View the flights
dataset in RStudio’s data pane. Look up the meaning of the variables in the help.
Hint: You need to load the nycflights13
package.
View(___)
Find all flights that departed between 8:00 AM and 10:00 PM.
flights %>%
filter(between(dep_time, ___, ___))
Find all flights that departed in the three winter months.
flights %>%
filter(month ___ c(___)))
Are there any flights where departure time is later than arrival time? What does this mean?
flights %>%
filter(_____)
Find all flights that departed today 5 years ago.
flights %>%
filter(month ___, day ___)
On what day did the flight with the shortest airtime take place?
Hint: Use head()
to restrict your result to one row only.
flights %>%
arrange(___) %>%
head(1)
Which flights had the heaviest delays? Can you use the tail()
verb to obtain this information?
flights %>%
arrange(___) %>%
tail(1)
flights %>%
arrange(desc(___)) %>%
___(1)
On what day did the flight with the longest airtime take place?
flights %>%
arrange(___ - ___) %>%
head(1)
Find two equivalent ways to select the six "UA"

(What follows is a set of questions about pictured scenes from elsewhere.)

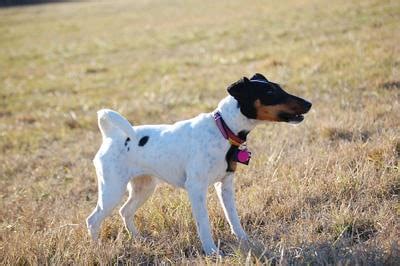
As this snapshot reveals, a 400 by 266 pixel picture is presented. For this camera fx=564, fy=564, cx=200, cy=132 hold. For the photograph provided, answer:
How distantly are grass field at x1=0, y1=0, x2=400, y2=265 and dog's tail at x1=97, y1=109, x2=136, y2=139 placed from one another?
0.92 m

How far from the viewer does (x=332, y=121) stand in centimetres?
844

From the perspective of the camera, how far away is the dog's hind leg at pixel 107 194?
18.3ft

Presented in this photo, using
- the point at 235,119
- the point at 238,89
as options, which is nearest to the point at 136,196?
the point at 235,119

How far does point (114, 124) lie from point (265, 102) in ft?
5.13

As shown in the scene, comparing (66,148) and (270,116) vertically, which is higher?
(270,116)

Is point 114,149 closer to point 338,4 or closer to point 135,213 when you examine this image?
point 135,213

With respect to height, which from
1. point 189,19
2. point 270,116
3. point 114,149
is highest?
point 270,116

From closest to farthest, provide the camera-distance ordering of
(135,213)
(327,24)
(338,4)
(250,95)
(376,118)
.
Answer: (250,95)
(135,213)
(376,118)
(327,24)
(338,4)

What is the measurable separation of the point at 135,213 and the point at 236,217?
133 centimetres

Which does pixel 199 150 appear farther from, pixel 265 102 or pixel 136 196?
pixel 136 196

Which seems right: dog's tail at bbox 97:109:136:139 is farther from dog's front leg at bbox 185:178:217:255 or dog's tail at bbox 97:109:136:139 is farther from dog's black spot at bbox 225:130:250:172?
dog's black spot at bbox 225:130:250:172

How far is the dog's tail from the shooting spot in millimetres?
5582

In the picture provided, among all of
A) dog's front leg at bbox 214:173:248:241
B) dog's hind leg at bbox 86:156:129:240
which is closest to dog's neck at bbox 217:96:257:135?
dog's front leg at bbox 214:173:248:241

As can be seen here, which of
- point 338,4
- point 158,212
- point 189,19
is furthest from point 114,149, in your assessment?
point 189,19
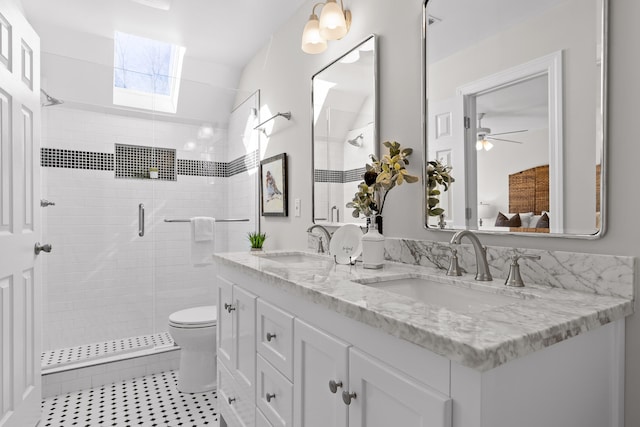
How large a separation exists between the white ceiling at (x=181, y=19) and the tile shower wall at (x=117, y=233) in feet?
2.13

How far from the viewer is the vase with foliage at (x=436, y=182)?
141 cm

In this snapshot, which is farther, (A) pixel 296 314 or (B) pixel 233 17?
(B) pixel 233 17

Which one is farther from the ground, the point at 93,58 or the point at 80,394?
the point at 93,58

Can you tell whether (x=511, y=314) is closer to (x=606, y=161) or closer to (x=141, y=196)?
(x=606, y=161)

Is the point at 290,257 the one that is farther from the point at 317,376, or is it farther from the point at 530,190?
the point at 530,190

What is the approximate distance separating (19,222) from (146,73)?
191 centimetres

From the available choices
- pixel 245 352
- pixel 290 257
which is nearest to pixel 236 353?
pixel 245 352

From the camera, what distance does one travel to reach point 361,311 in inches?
33.7

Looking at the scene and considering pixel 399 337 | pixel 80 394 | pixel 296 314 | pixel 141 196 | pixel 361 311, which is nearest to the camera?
pixel 399 337

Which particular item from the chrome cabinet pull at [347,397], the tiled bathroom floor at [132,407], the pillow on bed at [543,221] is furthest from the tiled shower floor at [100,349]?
the pillow on bed at [543,221]

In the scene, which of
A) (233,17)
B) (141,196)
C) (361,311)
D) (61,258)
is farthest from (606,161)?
(61,258)

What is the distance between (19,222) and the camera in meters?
1.72

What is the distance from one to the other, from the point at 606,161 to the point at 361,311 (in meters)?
0.76

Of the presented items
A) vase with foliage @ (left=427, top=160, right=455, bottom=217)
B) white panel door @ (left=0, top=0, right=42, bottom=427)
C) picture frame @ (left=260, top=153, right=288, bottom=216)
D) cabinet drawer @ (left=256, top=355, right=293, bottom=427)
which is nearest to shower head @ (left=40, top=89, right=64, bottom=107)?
white panel door @ (left=0, top=0, right=42, bottom=427)
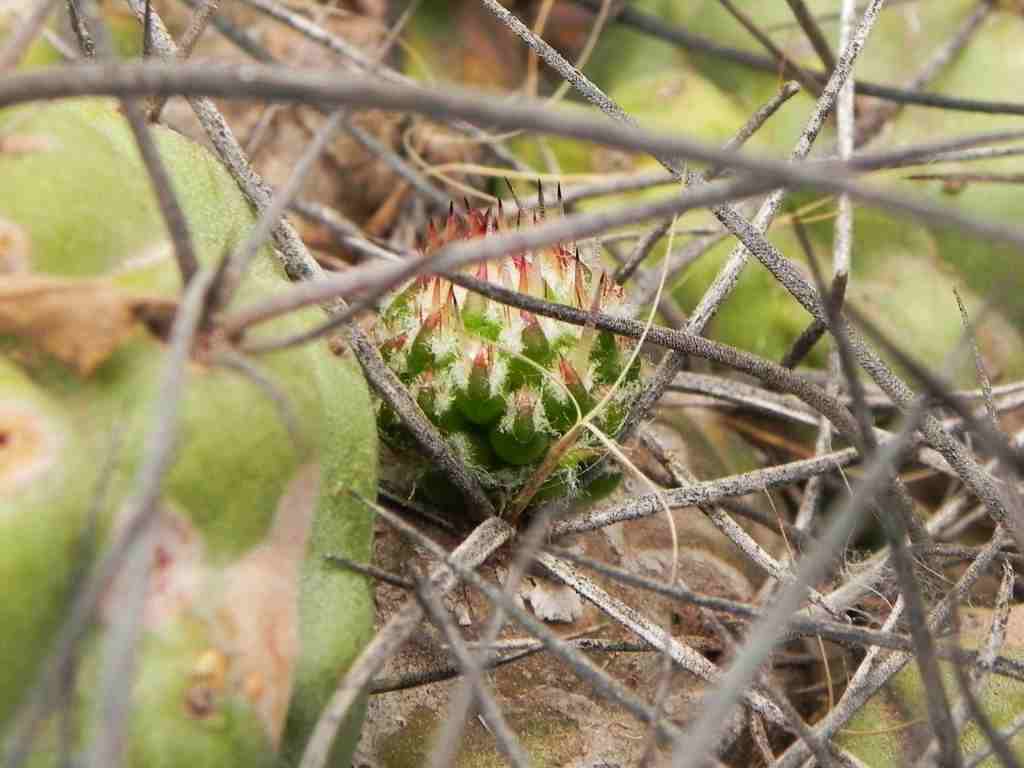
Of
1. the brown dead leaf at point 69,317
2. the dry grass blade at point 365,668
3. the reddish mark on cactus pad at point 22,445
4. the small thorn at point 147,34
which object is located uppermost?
the small thorn at point 147,34

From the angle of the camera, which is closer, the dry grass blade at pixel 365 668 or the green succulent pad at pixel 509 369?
the dry grass blade at pixel 365 668

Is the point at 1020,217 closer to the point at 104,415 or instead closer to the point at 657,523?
the point at 657,523

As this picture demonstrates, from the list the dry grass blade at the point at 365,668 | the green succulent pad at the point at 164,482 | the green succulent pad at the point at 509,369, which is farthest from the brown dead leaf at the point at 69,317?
the green succulent pad at the point at 509,369

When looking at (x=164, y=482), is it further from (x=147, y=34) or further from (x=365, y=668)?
(x=147, y=34)

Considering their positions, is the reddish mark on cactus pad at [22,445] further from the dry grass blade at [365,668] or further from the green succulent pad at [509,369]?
the green succulent pad at [509,369]

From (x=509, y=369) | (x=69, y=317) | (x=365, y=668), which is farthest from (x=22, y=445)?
(x=509, y=369)

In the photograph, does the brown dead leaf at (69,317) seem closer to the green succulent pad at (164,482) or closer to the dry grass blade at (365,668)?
the green succulent pad at (164,482)

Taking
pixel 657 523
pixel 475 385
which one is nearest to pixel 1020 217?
pixel 657 523

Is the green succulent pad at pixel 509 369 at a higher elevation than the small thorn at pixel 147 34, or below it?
below
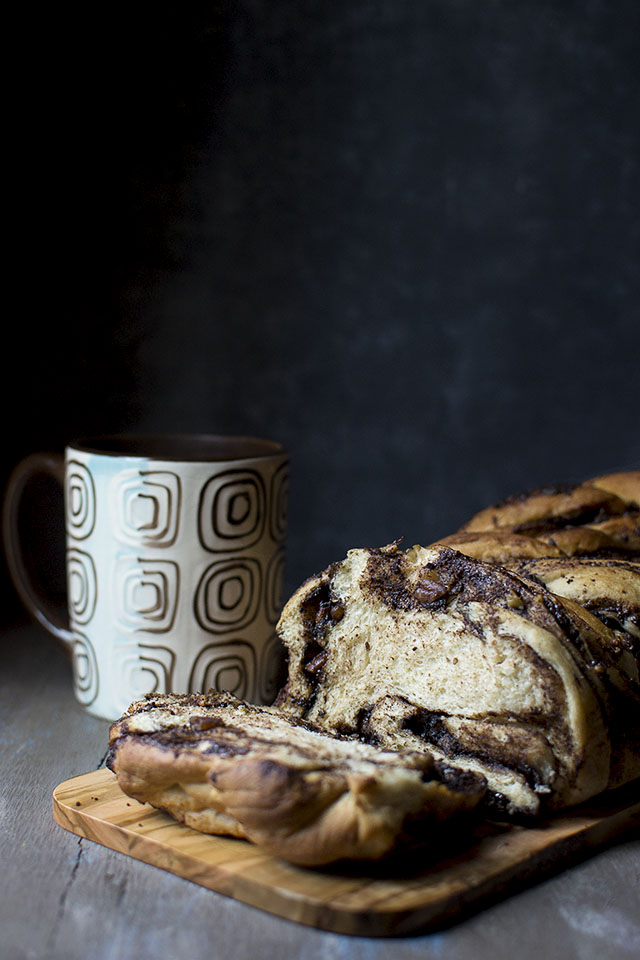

flights with the lowest delay. Which is faster? Why?
Hint: RStudio has shortcuts for swapping the current line with the next or previous line.
flights %>%
filter(___) %>%
arrange(___)
flights %>%
arrange(___) %>%
filter(___)
Which flights were best in recovering from delay in the air?
View all flights that arrived after 10:00 PM. Use an intermediate variable, a nested expression, and the pipe. Which appeals more to you?
flights_after_10 <- filter(flights, ___)
View(flights_after_10)
View(filter(flights, ___))
flights %>%
filter(___) %>%
View()
Extend the four solutions to view all "UA"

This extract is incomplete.